Limits to Growth - 1972. pdf can be found here

"Published 1972 – The message of this book still holds today: The earth’s interlocking resources – the global system of nature in which we all live – probably cannot support present rates of economic and population growth much beyond the year 2100, if that long, even with advanced technology. In the summer of 1970, an international team of researchers at the Massachusetts Institute of Technology began a study of the implications of continued worldwide growth. They examined the five basic factors that determine and, in their interactions, ultimately limit growth on this planet-population increase, agricultural production, nonrenewable resource depletion, industrial output, and pollution generation. The MIT team fed data on these five factors into a global computer model and then tested the behavior of the model under several sets of assumptions to determine alternative patterns for mankind’s future.

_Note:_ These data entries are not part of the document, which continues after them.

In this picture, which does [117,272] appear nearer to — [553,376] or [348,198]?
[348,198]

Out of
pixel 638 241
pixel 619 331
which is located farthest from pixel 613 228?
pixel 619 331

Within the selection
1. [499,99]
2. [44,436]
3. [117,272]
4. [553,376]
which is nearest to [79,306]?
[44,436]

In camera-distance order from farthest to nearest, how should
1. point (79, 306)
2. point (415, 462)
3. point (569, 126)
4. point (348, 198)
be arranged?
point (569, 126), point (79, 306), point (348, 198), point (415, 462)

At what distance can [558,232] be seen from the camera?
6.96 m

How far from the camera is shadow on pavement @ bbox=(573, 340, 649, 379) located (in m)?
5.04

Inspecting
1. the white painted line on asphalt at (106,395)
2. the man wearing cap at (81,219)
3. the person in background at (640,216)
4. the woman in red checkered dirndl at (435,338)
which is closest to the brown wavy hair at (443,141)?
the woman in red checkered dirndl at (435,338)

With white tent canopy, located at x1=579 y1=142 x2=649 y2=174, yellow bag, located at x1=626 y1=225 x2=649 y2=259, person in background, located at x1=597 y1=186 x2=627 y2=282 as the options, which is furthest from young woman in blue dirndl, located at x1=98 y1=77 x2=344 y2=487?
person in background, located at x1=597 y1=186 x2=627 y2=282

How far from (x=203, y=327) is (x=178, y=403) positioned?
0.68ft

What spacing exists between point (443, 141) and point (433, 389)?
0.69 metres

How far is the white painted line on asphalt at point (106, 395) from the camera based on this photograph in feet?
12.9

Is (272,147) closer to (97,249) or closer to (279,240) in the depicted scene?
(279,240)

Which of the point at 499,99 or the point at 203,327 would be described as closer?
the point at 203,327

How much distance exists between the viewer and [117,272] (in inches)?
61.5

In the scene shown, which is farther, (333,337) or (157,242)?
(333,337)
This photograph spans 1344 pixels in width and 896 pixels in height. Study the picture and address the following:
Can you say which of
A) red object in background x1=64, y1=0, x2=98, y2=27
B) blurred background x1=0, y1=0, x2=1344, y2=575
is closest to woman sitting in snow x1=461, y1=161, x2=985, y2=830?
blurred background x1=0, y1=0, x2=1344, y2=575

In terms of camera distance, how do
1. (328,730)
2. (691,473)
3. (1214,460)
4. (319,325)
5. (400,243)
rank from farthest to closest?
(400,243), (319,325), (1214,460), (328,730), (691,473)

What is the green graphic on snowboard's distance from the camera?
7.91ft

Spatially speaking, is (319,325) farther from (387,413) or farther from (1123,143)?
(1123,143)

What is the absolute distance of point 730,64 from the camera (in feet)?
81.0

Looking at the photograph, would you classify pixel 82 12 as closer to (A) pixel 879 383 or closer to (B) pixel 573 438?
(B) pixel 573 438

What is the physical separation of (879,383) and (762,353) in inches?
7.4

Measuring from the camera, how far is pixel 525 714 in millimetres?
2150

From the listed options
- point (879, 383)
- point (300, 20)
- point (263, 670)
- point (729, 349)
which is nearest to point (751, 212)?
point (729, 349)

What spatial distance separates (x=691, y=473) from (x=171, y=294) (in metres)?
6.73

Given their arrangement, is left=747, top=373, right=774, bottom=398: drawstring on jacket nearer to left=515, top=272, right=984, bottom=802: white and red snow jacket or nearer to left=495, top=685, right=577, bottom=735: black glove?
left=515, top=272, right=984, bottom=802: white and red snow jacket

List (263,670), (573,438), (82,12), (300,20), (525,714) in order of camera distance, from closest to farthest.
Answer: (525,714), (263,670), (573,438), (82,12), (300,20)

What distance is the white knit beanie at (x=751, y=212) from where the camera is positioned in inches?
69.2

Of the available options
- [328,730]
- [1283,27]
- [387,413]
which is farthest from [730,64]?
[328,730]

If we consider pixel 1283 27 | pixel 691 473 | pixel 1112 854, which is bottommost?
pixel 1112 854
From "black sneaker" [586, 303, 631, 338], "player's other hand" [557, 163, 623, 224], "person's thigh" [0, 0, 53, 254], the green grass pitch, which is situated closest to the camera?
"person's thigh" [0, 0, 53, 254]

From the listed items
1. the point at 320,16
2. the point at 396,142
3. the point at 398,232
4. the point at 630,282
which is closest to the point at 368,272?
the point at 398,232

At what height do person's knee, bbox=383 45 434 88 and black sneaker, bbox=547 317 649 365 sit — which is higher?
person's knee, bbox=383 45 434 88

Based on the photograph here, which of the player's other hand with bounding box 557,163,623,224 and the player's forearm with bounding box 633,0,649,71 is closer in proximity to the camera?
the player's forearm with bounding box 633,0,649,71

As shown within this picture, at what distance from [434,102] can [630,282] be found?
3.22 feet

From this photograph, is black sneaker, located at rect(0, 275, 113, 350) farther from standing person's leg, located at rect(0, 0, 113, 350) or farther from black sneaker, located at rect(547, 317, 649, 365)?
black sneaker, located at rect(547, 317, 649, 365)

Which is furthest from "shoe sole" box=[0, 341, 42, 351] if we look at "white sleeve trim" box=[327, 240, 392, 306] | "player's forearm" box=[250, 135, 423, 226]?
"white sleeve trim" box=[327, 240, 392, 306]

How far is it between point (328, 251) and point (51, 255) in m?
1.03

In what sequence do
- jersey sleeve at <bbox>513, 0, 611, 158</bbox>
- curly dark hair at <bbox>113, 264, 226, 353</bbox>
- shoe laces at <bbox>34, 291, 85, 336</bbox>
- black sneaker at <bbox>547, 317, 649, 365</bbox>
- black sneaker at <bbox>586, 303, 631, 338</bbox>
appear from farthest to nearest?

The Limits to Growth is the nontechnical report of their findings. The book contains a message of hope, as well: Man can create a society in which he can live indefinitely on earth if he imposes limits on himself and his production of material goods to achieve a state of global equilibrium with population and production in carefully selected balance." 

Breakdown of the climate has been predicted for years but we all climbed back under the bed clothes and pretended it didn't exist.  We are just beginning to learn that actually our handling of the resources of this planet is slowly destroying it and the life that lives upon it.  Who is the parasite? It is us the human race we may be clever but we are also selfish.  We need our pleasures, our petrol guzzling cars, our planes to fly us to far away places.  Every delicacy under the sun to whet our appetites.  Someone has to pay for it, at the moment Pakistan, with a third of its land flooded. A thousand died, not much, but we all know that unless food and medicines are got there, the death rates will soar.

Will our media cover it, well yes the disaster side but it will slip out of the way similar to the starvation rates in Afghanistan.  We are prepared to accept  it in other countries because it isn't us.  Well, maybe it will be eventually!

I don't know the answer, humans are basically selfish, they are survivalists and need the upward movement of wealth.  But growth has to stop because in the end it will destroy us and that is where we stand at the moment, on the cusp of a disaster.

Cheerful thoughts for a Saturday.  I haven't even moved my family to my way of thinking, Andrew and my daughter are off to Switzerland tomorrow!



A gentler note.  Carn Alw, an Iron Age Fort I never managed to get to.  But this dronescape takes you there to that wild landscape of the Presceli Hills.

10 comments:

  1. Well said Thelma - anything goes as long as it doesn't affect us. I am just pleased I am not young now. But that is selfish too I suppose.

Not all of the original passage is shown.